§ Problem
Repeat the entries below exactly. Drop the pictures.

§ Record extracts
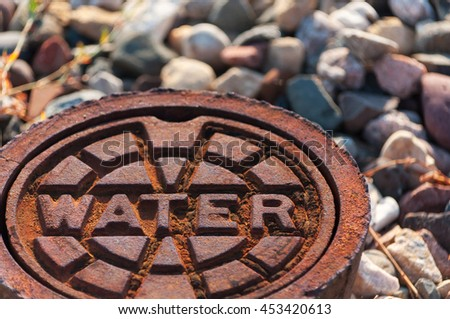 rusty water supply lid on ground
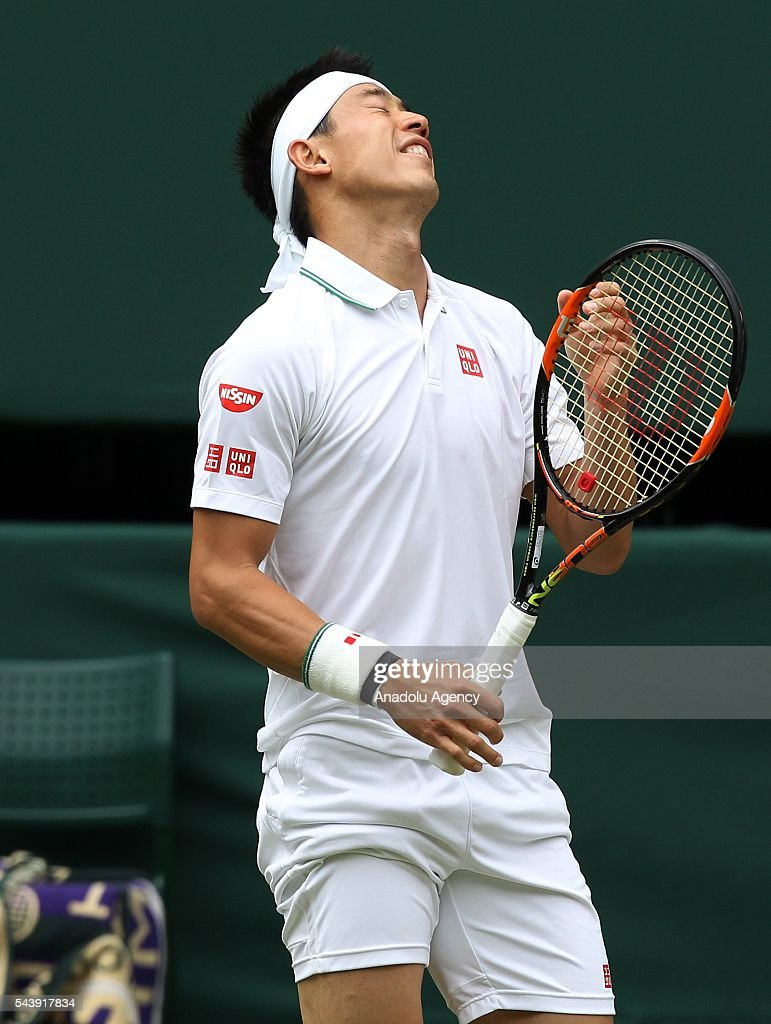 Kei NIshikori of Japan reacts during the tennis match against Julien Benneteau (not seen) of France in the men's singles on day four of the 2016 Wimbledon Championships at the All England Lawn and Croquet Club in London, United Kingdom on June 30, 2016.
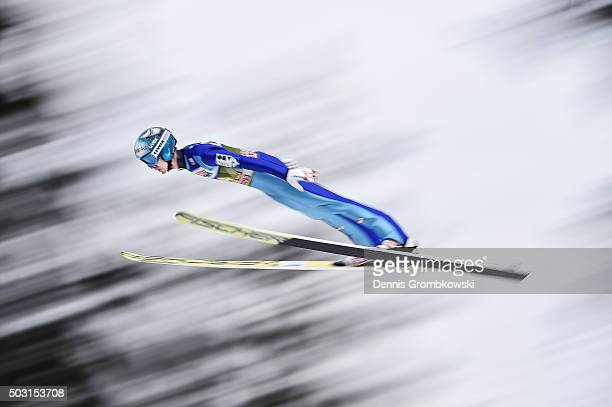 Michael Hayboeck of Austria soars through the air during his qualification jump on day 1 of the 64th Four Hills Tournament ski jumping event on...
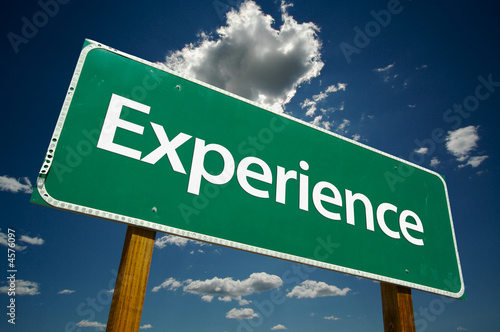 """Experience"" Road Sign with dramatic clouds and sky."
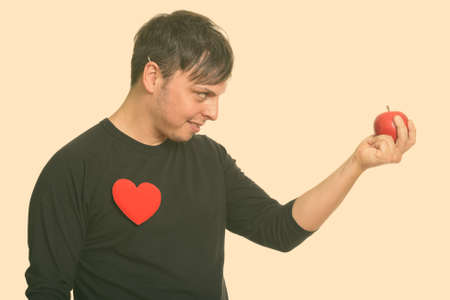 Profile view of crazy Caucasian man holding red apple ready for Valentines day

§ Your solution
 rusty water supply lid on ground
 Kei NIshikori of Japan reacts during the tennis match against Julien Benneteau (not seen) of France in the men's singles on day four of the 2016 Wimbledon Championships at the All England Lawn and Croquet Club in London, United Kingdom on June 30, 2016.
 Michael Hayboeck of Austria soars through the air during his qualification jump on day 1 of the 64th Four Hills Tournament ski jumping event on...
 """Experience"" Road Sign with dramatic clouds and sky."
 Profile view of crazy Caucasian man holding red apple ready for Valentines day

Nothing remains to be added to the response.